Saturday, May 12, 2007

My mama....

Sitting here with so many thoughts running through my head. I had planned to write something great for Mother's Day.....something well thought out and touching. The words just haven't came to me so I am just going to write..........it won't be anything fancy or spectacular but it is what is in my heart.

Mother's Day is by far the hardest day of the year for me now. I am not saying other holidays or special occasions don't hurt, but Mother's Day has been the worst. It is such a bittersweet day. I want so badly to focus on the good times, and remember all the happy times. I do this, but it doesn't hide the pain, the empty spot. How I wish my mama was still here, to share the day with me, so we could sit together and talk and laugh and just be together. I want to tell her just one more time that I love her, that I am so blessed to have called her my mother and my friend. If I had only known......I could have told her thank you for all the times she stood behind me, all the times she loved me unconditionally when it seemed no one else cared, all the tears she wiped from my cheek and all the hurts she kissed away. I always knew no matter what, I could go to her, we could talk about anything and everything. I had so much pride in telling people my mama was one of my best friends. To so many, that seemed like such a strange thing, to me.....it was one of the greatest feelings in the world. I wish I hadn't taken the time I had with her for granted, I wish I had told her more often what it meant to me to be able to say we were friends. I hope and pray that my kids will feel the same way about me and will always know that I will love them unconditionally.
It makes me sad that my children will grow up not having their grandma in their lives. I am thankful that they do have memories of her and I am determined to keep those memories alive for them.
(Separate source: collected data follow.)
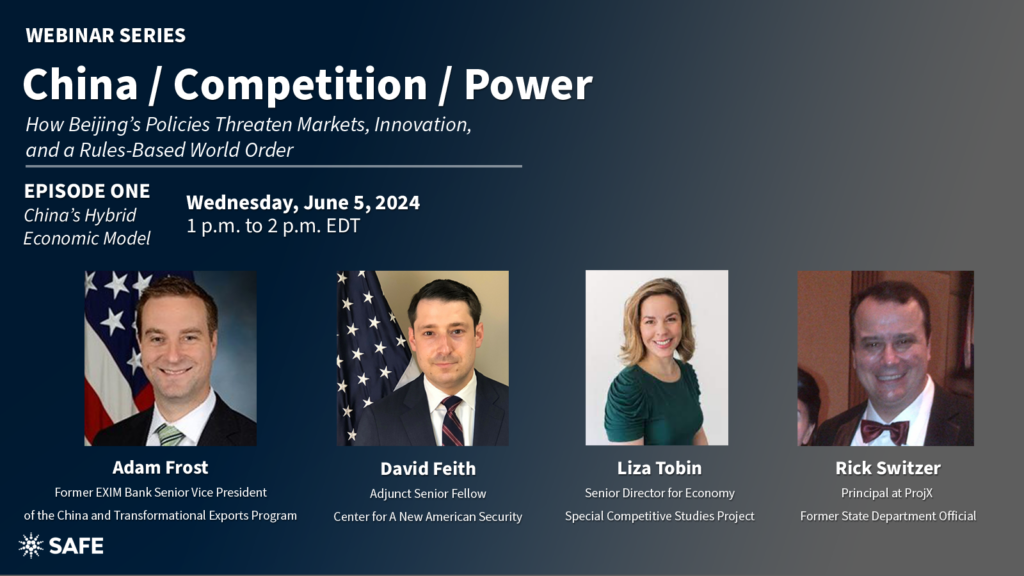 WEBINAR SERIES

China / Competition / Power

How Beijing's Policies Threaten Markets, Innovation, and a Rules-Based World Order

EPISODE ONE
China's Hybrid Economic Model

Wednesday, June 5, 2024
1 p.m. to 2 p.m. EDT

Adam Frost
Former EXIM Bank Senior Vice President of the China and Transformational Exports Program

David Feith
Adjunct Senior Fellow
Center for A New American Security

Liza Tobin
Senior Director for Economy
Special Competitive Studies Project

Rick Switzer
Principal at ProjX
Former State Department Official

SAFE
I want them to know how much she loved them and how special they were to her.
Not a day goes by that I don't think about her. It doesn't make a difference what is happening, something big or just day to day life. We shared everything. I miss being able to pick up the phone and just talk while I folded laundry, or washed the dishes. I miss being able to call her just to tell her it had been a stressful day and hearing her tell me tomorrow would be better. I miss being able to call her for no reason at all but somehow we would manage to stay on the phone for an hour or longer. I miss having my mama close enough that when it had been a bad day, all I had to do was call and she would come over. I miss her and it hurts.

I know she would want me to be happy, to remember all the good times and wonderful memories. I know this and I try, I really do try but that doesn't make the tears stop or the empty spot in my heart go away. I know one day, the pain will go away, the day when I see her smiling face again when we meet in heaven. This is the one thing that gets me through each day. I thank God for the peace and comfort that could only come from HIM. I thank HIM for giving me the hope that I will see my mama again one day......and it will be forever, there will be no more goodbyes, no more tears, no more pain and emptiness. We can sit and talk and laugh for hours. I can smile now, even through the tears, knowing that we will be together again one day.
For now, I will rejoice that she is in such a better place, singing praises to our Lord ( and I am sure she is finding someone to pinch, or poke, or pick at too). I will continue to look for her presence through the butterflies around me and the sun rays through the clouds.

I could go on forever, but I will close for now.
Happy Mother's Day Mom. I love you and miss you.